PASSO CITATO =>
# # # # #
C’è un altro grande tema in discussione in questi giorni: dobbiamo ripensare l’Agenda 2030 al seguito della pandemia? Non è scollegato dal tema europeo, vista l’importanza che la Commissione von der Leyen ha attribuito allo sviluppo sostenibile e agli SDGs. Il dibattito è stato aperto da un editoriale di Nature in luglio. Secondo la rivista,

Quando si decisero gli obiettivi, nel 2015, si era in un contesto di accelerazione della crescita economica e di positiva cooperazione internazionale, che portò anche all’accordo di Parigi sul clima. Ora che il mondo cerca di uscire dal coronavirus ed è al limite della peggior depressione secolare, i governi cooperano molto meno; molti incontri internazionali per la protezione del clima e la biodiversità sono stati rinviati e l'aiuto ai Paesi più poveri per consentire loro di raggiungere gli Obiettivi è destinato a cadere.

Anche i target che sembravano più vicini al successo, come l’abbattimento della mortalità neonatale e la scuola primaria per tutti i bambini, hanno fatto registrare dei regressi perché “l’orologio sta tornando indietro”.

Nel complesso, gli obiettivi di eliminazione di povertà, fame e disuguaglianza e di promuovere la salute, il benessere e la crescita economica si avviano al fallimento. In molti casi i Paesi non saranno neppure in grado di registrare quello che sta avvenendo: secondo un'indagine su 122 istituti nazionali di statistica effettuata dalle Nazioni Unite e dalla Banca Mondiale, il 96% di questi uffici ha smesso totalmente o parzialmente di raccogliere dati attraverso interviste

L’articolo si limita però a presentare una serie di ipotesi di riaccorpamento dei Goal, senza spingersi più avanti nelle proposte di revisione dell’Agenda. A Nature ha risposto l’economista Jeffrey Sachs, da sempre in prima linea nella lotta alla povertà, con Guido Schmidt-Traub e Guillaume Lafortune in un working paper edito da Sdsn, il Sustainable development solutions network.

Il Covid 19 segna un arretramento per gli SDGs, ma non mette gli Obiettivi fuori portata. In realtà gli SDGs forniscono una cornice per la ripresa dalla pandemia. Valutando la possibilità tecnica di realizzare gli Obiettivi, gli esperti e gli scienziati dovrebbero dire “parole di verità” al potere su ciò che si deve fare per raggiungere gli SDG,s invece di abbassare le ambizioni.

L’occasione per Speaking truth to power, riprendendo il titolo dell’articolo di Sachs e dei suoi colleghi, dovrebbe essere l’SDG Moment, la riflessione che l’Assemblea generale dell’Onu dedicherà venerdì 18 settembre all’Agenda 2030. Anche se la soluzione non è rimescolare gli Obiettivi, il problema posto da Nature è reale, come del resto riconosce lo stesso Sachs: raggiungere i 169 target è diventato più difficile ed è necessario innalzare la posta, dettagliando meglio che cosa occorre fare in questi dieci anni per rispondere agli impegni sottoscritti da tutti i Paesi del mondo nel 2015.
# # # # #
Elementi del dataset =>
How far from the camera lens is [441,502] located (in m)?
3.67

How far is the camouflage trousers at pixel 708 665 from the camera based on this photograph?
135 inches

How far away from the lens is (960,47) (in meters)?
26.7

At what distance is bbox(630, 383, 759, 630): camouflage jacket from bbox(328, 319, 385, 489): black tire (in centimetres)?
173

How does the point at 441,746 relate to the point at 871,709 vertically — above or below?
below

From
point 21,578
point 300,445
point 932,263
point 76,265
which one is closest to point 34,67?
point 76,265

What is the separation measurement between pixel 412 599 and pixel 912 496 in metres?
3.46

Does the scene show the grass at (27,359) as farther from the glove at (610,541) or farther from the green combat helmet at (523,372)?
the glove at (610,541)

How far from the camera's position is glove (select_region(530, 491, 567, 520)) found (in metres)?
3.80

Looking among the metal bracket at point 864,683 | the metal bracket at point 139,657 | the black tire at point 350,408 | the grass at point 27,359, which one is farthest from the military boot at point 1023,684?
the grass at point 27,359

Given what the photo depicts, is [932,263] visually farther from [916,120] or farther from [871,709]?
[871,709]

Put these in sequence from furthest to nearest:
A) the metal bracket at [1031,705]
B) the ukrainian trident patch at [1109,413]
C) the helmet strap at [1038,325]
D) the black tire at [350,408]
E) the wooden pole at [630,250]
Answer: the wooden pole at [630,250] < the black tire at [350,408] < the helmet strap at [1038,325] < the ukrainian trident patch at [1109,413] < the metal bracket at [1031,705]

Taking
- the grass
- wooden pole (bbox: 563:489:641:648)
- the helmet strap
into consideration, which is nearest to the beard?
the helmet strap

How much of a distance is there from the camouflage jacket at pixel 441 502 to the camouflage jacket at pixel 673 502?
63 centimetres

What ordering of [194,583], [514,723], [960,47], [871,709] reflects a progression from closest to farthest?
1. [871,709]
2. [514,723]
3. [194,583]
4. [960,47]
# # # # #
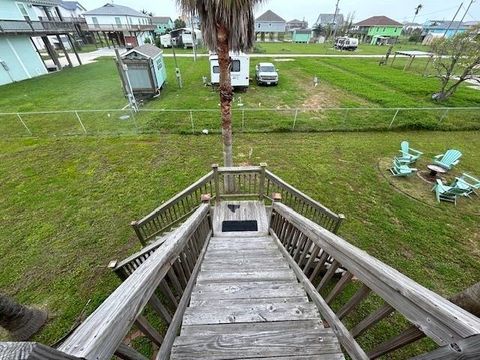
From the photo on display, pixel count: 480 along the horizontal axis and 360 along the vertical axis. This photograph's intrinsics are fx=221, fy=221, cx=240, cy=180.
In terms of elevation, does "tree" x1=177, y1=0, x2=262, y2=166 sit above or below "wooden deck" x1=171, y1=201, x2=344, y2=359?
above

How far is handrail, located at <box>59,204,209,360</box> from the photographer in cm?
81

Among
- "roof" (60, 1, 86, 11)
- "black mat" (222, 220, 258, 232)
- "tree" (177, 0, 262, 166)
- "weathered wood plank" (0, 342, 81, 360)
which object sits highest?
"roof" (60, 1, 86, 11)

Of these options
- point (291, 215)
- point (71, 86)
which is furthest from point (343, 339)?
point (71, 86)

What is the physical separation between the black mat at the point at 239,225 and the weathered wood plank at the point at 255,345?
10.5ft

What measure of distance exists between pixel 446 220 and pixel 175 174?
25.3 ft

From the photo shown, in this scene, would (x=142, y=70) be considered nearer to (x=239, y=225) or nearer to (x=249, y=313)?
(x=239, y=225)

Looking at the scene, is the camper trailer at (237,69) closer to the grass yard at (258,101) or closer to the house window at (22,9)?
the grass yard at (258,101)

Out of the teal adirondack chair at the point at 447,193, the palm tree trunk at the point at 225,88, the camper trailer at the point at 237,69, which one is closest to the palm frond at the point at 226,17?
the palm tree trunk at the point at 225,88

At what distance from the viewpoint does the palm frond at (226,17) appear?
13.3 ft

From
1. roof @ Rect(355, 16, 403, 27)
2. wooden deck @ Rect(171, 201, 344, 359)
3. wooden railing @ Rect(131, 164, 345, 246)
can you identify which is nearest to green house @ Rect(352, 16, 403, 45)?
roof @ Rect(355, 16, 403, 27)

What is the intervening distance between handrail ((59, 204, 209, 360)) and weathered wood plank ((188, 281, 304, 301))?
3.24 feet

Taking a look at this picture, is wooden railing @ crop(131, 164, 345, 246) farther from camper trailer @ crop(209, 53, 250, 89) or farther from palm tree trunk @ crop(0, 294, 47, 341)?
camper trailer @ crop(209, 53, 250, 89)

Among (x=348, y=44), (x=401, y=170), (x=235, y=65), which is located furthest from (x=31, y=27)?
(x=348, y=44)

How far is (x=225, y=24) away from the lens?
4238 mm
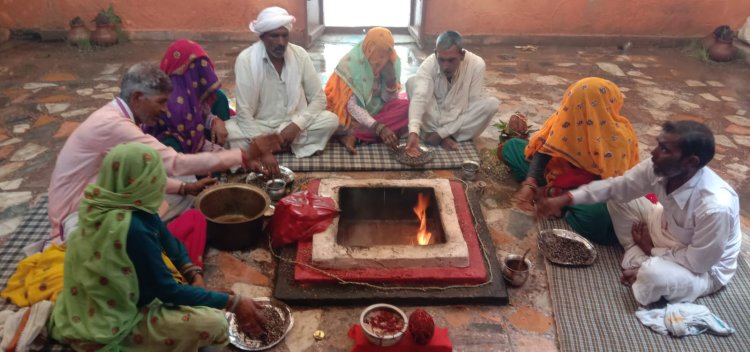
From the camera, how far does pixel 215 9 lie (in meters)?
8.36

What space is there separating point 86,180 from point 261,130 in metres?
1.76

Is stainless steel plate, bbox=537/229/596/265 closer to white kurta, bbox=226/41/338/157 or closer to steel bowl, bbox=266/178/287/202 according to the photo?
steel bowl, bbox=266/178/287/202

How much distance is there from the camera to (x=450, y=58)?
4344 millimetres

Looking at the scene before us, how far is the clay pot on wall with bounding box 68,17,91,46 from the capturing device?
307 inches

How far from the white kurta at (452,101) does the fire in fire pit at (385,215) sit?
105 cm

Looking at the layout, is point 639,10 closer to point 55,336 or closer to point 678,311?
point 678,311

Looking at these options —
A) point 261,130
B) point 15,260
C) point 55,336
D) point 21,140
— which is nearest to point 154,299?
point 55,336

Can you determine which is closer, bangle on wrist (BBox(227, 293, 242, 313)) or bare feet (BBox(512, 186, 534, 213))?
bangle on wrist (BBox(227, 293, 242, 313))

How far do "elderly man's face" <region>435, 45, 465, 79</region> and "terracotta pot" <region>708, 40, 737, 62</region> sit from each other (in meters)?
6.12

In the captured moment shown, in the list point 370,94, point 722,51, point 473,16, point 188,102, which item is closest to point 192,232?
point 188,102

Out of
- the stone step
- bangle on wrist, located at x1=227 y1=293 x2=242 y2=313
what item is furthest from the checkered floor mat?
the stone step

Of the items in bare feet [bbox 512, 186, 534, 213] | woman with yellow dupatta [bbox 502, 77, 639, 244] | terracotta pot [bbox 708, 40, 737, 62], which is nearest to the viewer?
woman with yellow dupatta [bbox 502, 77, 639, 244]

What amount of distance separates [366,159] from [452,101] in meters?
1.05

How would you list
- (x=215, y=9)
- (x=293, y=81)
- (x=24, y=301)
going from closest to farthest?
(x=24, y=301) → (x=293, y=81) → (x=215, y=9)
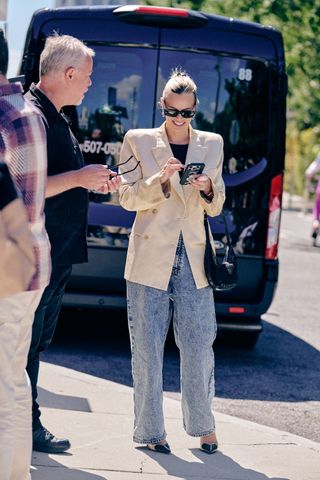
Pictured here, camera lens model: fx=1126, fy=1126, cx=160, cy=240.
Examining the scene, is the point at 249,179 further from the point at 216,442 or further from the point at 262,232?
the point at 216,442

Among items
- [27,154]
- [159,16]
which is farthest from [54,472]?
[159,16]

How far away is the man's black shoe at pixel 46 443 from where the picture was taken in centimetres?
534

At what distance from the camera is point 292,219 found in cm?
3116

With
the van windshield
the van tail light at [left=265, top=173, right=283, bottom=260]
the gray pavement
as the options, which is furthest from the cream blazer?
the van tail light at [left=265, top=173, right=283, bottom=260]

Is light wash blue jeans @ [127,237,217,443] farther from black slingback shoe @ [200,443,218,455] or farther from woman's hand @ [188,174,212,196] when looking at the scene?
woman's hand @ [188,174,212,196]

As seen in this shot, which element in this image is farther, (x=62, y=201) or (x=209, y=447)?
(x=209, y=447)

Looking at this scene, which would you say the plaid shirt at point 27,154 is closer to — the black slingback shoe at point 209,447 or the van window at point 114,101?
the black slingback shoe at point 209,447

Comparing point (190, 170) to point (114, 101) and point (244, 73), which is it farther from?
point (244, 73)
# # # # #
Ritrascrivi senza modifiche il tratto del brano sull'Agenda 2030 che va da "L’articolo si limita" a "development solutions network.".

L’articolo si limita però a presentare una serie di ipotesi di riaccorpamento dei Goal, senza spingersi più avanti nelle proposte di revisione dell’Agenda. A Nature ha risposto l’economista Jeffrey Sachs, da sempre in prima linea nella lotta alla povertà, con Guido Schmidt-Traub e Guillaume Lafortune in un working paper edito da Sdsn, il Sustainable development solutions network.